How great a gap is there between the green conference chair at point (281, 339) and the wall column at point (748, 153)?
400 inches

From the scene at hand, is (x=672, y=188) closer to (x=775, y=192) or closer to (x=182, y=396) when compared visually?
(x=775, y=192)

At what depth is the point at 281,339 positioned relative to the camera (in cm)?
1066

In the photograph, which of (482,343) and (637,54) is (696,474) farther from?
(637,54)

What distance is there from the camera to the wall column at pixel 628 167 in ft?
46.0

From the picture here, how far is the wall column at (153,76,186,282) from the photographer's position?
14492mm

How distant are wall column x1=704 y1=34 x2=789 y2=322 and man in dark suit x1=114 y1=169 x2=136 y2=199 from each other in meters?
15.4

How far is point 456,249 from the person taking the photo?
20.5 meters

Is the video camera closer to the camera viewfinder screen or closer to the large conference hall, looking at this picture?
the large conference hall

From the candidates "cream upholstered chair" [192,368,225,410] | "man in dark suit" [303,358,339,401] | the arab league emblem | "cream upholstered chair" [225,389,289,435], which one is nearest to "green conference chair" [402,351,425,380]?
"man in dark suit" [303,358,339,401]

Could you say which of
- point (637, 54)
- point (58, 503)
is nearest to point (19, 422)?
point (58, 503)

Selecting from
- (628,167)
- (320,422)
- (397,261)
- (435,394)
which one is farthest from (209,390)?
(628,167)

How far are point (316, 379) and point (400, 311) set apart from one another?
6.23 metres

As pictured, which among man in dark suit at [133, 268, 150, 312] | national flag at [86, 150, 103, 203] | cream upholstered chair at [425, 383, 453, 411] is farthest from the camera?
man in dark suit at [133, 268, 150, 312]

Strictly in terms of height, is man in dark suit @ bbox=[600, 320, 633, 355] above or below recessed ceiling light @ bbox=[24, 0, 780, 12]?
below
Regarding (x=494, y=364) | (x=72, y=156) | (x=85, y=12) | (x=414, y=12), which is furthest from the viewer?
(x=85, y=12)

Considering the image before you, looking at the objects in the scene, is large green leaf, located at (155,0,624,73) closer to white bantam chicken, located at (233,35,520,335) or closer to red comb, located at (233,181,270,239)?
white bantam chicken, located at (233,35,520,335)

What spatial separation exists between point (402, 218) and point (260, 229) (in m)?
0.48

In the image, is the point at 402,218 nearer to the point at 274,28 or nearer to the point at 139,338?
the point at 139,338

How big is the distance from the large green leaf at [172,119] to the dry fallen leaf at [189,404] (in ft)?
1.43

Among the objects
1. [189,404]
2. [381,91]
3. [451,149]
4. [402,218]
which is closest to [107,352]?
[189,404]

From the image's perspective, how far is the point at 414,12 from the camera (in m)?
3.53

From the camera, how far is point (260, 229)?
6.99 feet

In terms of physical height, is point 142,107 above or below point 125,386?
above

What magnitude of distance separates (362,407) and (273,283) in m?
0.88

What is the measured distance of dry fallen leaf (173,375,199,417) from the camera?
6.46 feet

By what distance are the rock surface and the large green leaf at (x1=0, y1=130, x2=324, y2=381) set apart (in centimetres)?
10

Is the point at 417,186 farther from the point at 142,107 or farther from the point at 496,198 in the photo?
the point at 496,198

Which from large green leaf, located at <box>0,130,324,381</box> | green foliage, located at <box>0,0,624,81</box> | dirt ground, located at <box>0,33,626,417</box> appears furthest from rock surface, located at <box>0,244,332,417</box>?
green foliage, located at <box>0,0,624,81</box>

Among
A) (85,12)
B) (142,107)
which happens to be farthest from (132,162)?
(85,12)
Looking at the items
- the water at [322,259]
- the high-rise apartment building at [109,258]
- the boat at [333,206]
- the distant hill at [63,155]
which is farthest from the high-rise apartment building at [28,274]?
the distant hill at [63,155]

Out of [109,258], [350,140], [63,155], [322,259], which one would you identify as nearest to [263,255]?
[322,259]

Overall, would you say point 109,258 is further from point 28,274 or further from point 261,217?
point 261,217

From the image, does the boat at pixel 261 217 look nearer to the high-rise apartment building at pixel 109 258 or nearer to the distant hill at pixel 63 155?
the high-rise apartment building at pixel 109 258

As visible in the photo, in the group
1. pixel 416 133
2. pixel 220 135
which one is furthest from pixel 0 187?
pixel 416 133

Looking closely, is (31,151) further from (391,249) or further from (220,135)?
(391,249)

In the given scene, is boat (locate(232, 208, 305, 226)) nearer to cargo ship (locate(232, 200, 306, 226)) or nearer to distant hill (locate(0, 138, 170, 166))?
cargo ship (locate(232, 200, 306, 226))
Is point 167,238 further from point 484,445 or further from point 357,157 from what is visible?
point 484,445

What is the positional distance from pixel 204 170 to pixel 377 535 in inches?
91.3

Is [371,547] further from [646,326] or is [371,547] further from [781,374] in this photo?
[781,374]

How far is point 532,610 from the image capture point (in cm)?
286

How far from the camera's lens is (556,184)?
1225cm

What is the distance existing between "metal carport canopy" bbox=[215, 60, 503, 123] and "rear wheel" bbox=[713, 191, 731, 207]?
----
PROMPT
Starting at the line that contains "Looking at the items", retype each line through the end of the listing above and nothing else.

OUTPUT
Looking at the items
- the water at [322,259]
- the high-rise apartment building at [109,258]
- the boat at [333,206]
- the distant hill at [63,155]
which is farthest from the high-rise apartment building at [28,274]?
the distant hill at [63,155]

Out of [109,258], [350,140], [63,155], [322,259], which one would you identify as nearest to [263,255]?
[322,259]

Overall, would you say point 109,258 is further from point 28,274 or further from point 261,217?
point 261,217

From the image, does the boat at pixel 261 217 look nearer to the high-rise apartment building at pixel 109 258 or nearer to the distant hill at pixel 63 155?
the high-rise apartment building at pixel 109 258

As visible in the photo, in the group
1. pixel 416 133
2. pixel 220 135
which one is furthest from pixel 0 187?
pixel 416 133

Looking closely, is (31,151) further from (391,249) or further from (220,135)?
(391,249)

In the given scene, is boat (locate(232, 208, 305, 226)) nearer to cargo ship (locate(232, 200, 306, 226)) or nearer to distant hill (locate(0, 138, 170, 166))?
cargo ship (locate(232, 200, 306, 226))
Is point 167,238 further from point 484,445 or further from point 357,157 from what is visible?
point 484,445

What is the positional distance from pixel 204 170 to pixel 377 535 in inches?
91.3

Is [371,547] further from [646,326] or is [371,547] further from [781,374] in this photo?
[781,374]

How far is point 532,610 from the image capture point (in cm)?
286

How far from the camera's lens is (556,184)?
1225cm

What is the distance existing between "metal carport canopy" bbox=[215, 60, 503, 123] and "rear wheel" bbox=[713, 191, 731, 207]?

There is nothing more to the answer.